# [About this task]
Each line of the data should be repeated precisely.

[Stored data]
• • • • • • •

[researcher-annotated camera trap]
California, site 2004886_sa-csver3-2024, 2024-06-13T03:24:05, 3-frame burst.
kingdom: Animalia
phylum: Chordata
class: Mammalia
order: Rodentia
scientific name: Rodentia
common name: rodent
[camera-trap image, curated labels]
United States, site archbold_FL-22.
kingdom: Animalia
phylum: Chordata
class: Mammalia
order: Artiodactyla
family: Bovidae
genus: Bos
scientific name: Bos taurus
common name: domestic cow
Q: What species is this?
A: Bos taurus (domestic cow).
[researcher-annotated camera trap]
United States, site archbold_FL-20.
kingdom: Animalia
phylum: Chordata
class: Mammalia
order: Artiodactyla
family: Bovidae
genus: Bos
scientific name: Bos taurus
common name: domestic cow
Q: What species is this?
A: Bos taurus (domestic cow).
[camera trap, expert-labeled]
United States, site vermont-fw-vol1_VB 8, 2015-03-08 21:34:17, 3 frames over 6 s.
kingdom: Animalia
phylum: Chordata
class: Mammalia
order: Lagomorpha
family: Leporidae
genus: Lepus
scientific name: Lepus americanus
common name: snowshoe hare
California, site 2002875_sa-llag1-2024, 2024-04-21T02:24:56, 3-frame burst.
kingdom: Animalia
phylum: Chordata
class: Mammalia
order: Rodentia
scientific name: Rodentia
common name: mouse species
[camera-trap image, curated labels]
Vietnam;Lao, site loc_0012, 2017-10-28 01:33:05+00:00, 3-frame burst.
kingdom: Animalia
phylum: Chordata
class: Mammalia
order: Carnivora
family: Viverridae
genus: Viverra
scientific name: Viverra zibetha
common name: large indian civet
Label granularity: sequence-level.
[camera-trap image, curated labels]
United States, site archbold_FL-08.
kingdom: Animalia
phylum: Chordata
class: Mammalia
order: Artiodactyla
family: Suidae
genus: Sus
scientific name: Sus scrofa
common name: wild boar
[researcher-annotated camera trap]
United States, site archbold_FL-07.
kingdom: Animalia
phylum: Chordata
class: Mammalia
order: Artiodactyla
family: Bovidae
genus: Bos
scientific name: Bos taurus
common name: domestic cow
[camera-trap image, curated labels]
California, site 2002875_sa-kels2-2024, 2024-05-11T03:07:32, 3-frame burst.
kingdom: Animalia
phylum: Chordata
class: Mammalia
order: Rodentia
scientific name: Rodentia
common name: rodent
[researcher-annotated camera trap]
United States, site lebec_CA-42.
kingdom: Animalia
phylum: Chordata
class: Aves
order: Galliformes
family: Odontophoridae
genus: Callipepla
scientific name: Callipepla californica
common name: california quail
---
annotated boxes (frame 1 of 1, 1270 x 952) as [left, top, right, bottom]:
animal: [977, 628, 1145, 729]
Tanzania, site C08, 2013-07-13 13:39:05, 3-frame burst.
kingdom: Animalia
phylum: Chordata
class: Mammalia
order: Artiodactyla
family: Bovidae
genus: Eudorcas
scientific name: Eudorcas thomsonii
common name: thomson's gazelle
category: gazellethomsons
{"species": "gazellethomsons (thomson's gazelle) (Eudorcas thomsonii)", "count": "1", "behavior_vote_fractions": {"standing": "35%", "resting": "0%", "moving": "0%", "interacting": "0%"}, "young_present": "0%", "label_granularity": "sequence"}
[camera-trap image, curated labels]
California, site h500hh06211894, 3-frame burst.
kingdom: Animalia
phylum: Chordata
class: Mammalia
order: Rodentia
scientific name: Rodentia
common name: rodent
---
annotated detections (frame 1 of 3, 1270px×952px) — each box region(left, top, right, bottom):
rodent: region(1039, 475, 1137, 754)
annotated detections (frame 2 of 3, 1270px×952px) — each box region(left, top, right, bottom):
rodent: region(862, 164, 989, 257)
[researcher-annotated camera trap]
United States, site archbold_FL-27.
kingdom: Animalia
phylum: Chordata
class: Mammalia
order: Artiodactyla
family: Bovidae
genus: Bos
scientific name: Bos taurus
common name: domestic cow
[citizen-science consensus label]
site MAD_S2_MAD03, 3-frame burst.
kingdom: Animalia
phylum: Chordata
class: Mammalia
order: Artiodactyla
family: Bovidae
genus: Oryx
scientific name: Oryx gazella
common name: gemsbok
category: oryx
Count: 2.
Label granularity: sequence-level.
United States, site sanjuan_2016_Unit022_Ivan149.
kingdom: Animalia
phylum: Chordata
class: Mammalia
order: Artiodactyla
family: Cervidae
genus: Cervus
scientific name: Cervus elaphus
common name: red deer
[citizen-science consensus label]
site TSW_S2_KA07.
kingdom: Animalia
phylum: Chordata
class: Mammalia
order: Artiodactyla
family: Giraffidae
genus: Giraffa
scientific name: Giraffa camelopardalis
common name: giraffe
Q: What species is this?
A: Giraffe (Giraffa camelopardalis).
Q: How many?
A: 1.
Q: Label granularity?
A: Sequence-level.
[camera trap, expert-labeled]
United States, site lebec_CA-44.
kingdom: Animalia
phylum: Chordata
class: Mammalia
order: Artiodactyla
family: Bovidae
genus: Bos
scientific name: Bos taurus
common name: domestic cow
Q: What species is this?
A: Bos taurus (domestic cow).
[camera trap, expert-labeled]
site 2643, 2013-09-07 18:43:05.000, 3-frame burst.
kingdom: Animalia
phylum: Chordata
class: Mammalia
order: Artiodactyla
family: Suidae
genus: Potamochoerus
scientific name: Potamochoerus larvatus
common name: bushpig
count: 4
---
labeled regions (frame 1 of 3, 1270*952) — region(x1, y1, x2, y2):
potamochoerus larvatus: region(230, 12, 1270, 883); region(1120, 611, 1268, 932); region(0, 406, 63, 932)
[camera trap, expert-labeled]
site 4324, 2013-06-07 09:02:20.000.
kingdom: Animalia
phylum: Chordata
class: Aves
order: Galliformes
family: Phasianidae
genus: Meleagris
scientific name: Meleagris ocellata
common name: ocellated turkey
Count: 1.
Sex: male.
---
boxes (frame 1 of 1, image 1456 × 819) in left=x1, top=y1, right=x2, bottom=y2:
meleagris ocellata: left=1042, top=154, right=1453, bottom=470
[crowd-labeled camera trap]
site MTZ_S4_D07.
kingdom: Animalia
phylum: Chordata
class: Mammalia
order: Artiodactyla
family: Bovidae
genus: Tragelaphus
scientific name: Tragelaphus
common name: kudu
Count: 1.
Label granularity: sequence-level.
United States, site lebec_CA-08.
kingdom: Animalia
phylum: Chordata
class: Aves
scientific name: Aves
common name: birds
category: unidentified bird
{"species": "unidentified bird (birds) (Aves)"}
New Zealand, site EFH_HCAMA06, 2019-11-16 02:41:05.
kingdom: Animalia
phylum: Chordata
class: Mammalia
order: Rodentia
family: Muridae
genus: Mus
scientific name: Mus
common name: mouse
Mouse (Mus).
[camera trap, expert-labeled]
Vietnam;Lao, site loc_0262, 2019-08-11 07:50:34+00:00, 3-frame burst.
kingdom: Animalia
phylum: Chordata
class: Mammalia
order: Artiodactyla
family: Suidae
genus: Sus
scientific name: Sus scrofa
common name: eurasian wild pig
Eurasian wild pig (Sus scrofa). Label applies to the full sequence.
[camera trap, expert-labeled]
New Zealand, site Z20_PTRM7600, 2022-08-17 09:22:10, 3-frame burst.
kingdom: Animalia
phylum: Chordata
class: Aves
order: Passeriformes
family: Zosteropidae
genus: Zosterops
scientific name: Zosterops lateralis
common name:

• • • • • • •

# [Result of the task]
[researcher-annotated camera trap]
California, site 2004886_sa-csver3-2024, 2024-06-13T03:24:05, 3-frame burst.
kingdom: Animalia
phylum: Chordata
class: Mammalia
order: Rodentia
scientific name: Rodentia
common name: rodent
[camera-trap image, curated labels]
United States, site archbold_FL-22.
kingdom: Animalia
phylum: Chordata
class: Mammalia
order: Artiodactyla
family: Bovidae
genus: Bos
scientific name: Bos taurus
common name: domestic cow
Q: What species is this?
A: Bos taurus (domestic cow).
[researcher-annotated camera trap]
United States, site archbold_FL-20.
kingdom: Animalia
phylum: Chordata
class: Mammalia
order: Artiodactyla
family: Bovidae
genus: Bos
scientific name: Bos taurus
common name: domestic cow
Q: What species is this?
A: Bos taurus (domestic cow).
[camera trap, expert-labeled]
United States, site vermont-fw-vol1_VB 8, 2015-03-08 21:34:17, 3 frames over 6 s.
kingdom: Animalia
phylum: Chordata
class: Mammalia
order: Lagomorpha
family: Leporidae
genus: Lepus
scientific name: Lepus americanus
common name: snowshoe hare
California, site 2002875_sa-llag1-2024, 2024-04-21T02:24:56, 3-frame burst.
kingdom: Animalia
phylum: Chordata
class: Mammalia
order: Rodentia
scientific name: Rodentia
common name: mouse species
[camera-trap image, curated labels]
Vietnam;Lao, site loc_0012, 2017-10-28 01:33:05+00:00, 3-frame burst.
kingdom: Animalia
phylum: Chordata
class: Mammalia
order: Carnivora
family: Viverridae
genus: Viverra
scientific name: Viverra zibetha
common name: large indian civet
Label granularity: sequence-level.
[camera-trap image, curated labels]
United States, site archbold_FL-08.
kingdom: Animalia
phylum: Chordata
class: Mammalia
order: Artiodactyla
family: Suidae
genus: Sus
scientific name: Sus scrofa
common name: wild boar
[researcher-annotated camera trap]
United States, site archbold_FL-07.
kingdom: Animalia
phylum: Chordata
class: Mammalia
order: Artiodactyla
family: Bovidae
genus: Bos
scientific name: Bos taurus
common name: domestic cow
[camera-trap image, curated labels]
California, site 2002875_sa-kels2-2024, 2024-05-11T03:07:32, 3-frame burst.
kingdom: Animalia
phylum: Chordata
class: Mammalia
order: Rodentia
scientific name: Rodentia
common name: rodent
[researcher-annotated camera trap]
United States, site lebec_CA-42.
kingdom: Animalia
phylum: Chordata
class: Aves
order: Galliformes
family: Odontophoridae
genus: Callipepla
scientific name: Callipepla californica
common name: california quail
---
annotated boxes (frame 1 of 1, 1270 x 952) as [left, top, right, bottom]:
animal: [977, 628, 1145, 729]
Tanzania, site C08, 2013-07-13 13:39:05, 3-frame burst.
kingdom: Animalia
phylum: Chordata
class: Mammalia
order: Artiodactyla
family: Bovidae
genus: Eudorcas
scientific name: Eudorcas thomsonii
common name: thomson's gazelle
category: gazellethomsons
{"species": "gazellethomsons (thomson's gazelle) (Eudorcas thomsonii)", "count": "1", "behavior_vote_fractions": {"standing": "35%", "resting": "0%", "moving": "0%", "interacting": "0%"}, "young_present": "0%", "label_granularity": "sequence"}
[camera-trap image, curated labels]
California, site h500hh06211894, 3-frame burst.
kingdom: Animalia
phylum: Chordata
class: Mammalia
order: Rodentia
scientific name: Rodentia
common name: rodent
---
annotated detections (frame 1 of 3, 1270px×952px) — each box region(left, top, right, bottom):
rodent: region(1039, 475, 1137, 754)
annotated detections (frame 2 of 3, 1270px×952px) — each box region(left, top, right, bottom):
rodent: region(862, 164, 989, 257)
[researcher-annotated camera trap]
United States, site archbold_FL-27.
kingdom: Animalia
phylum: Chordata
class: Mammalia
order: Artiodactyla
family: Bovidae
genus: Bos
scientific name: Bos taurus
common name: domestic cow
[citizen-science consensus label]
site MAD_S2_MAD03, 3-frame burst.
kingdom: Animalia
phylum: Chordata
class: Mammalia
order: Artiodactyla
family: Bovidae
genus: Oryx
scientific name: Oryx gazella
common name: gemsbok
category: oryx
Count: 2.
Label granularity: sequence-level.
United States, site sanjuan_2016_Unit022_Ivan149.
kingdom: Animalia
phylum: Chordata
class: Mammalia
order: Artiodactyla
family: Cervidae
genus: Cervus
scientific name: Cervus elaphus
common name: red deer
[citizen-science consensus label]
site TSW_S2_KA07.
kingdom: Animalia
phylum: Chordata
class: Mammalia
order: Artiodactyla
family: Giraffidae
genus: Giraffa
scientific name: Giraffa camelopardalis
common name: giraffe
Q: What species is this?
A: Giraffe (Giraffa camelopardalis).
Q: How many?
A: 1.
Q: Label granularity?
A: Sequence-level.
[camera trap, expert-labeled]
United States, site lebec_CA-44.
kingdom: Animalia
phylum: Chordata
class: Mammalia
order: Artiodactyla
family: Bovidae
genus: Bos
scientific name: Bos taurus
common name: domestic cow
Q: What species is this?
A: Bos taurus (domestic cow).
[camera trap, expert-labeled]
site 2643, 2013-09-07 18:43:05.000, 3-frame burst.
kingdom: Animalia
phylum: Chordata
class: Mammalia
order: Artiodactyla
family: Suidae
genus: Potamochoerus
scientific name: Potamochoerus larvatus
common name: bushpig
count: 4
---
labeled regions (frame 1 of 3, 1270*952) — region(x1, y1, x2, y2):
potamochoerus larvatus: region(230, 12, 1270, 883); region(1120, 611, 1268, 932); region(0, 406, 63, 932)
[camera trap, expert-labeled]
site 4324, 2013-06-07 09:02:20.000.
kingdom: Animalia
phylum: Chordata
class: Aves
order: Galliformes
family: Phasianidae
genus: Meleagris
scientific name: Meleagris ocellata
common name: ocellated turkey
Count: 1.
Sex: male.
---
boxes (frame 1 of 1, image 1456 × 819) in left=x1, top=y1, right=x2, bottom=y2:
meleagris ocellata: left=1042, top=154, right=1453, bottom=470
[crowd-labeled camera trap]
site MTZ_S4_D07.
kingdom: Animalia
phylum: Chordata
class: Mammalia
order: Artiodactyla
family: Bovidae
genus: Tragelaphus
scientific name: Tragelaphus
common name: kudu
Count: 1.
Label granularity: sequence-level.
United States, site lebec_CA-08.
kingdom: Animalia
phylum: Chordata
class: Aves
scientific name: Aves
common name: birds
category: unidentified bird
{"species": "unidentified bird (birds) (Aves)"}
New Zealand, site EFH_HCAMA06, 2019-11-16 02:41:05.
kingdom: Animalia
phylum: Chordata
class: Mammalia
order: Rodentia
family: Muridae
genus: Mus
scientific name: Mus
common name: mouse
Mouse (Mus).
[camera trap, expert-labeled]
Vietnam;Lao, site loc_0262, 2019-08-11 07:50:34+00:00, 3-frame burst.
kingdom: Animalia
phylum: Chordata
class: Mammalia
order: Artiodactyla
family: Suidae
genus: Sus
scientific name: Sus scrofa
common name: eurasian wild pig
Eurasian wild pig (Sus scrofa). Label applies to the full sequence.
[camera trap, expert-labeled]
New Zealand, site Z20_PTRM7600, 2022-08-17 09:22:10, 3-frame burst.
kingdom: Animalia
phylum: Chordata
class: Aves
order: Passeriformes
family: Zosteropidae
genus: Zosterops
scientific name: Zosterops lateralis
common name:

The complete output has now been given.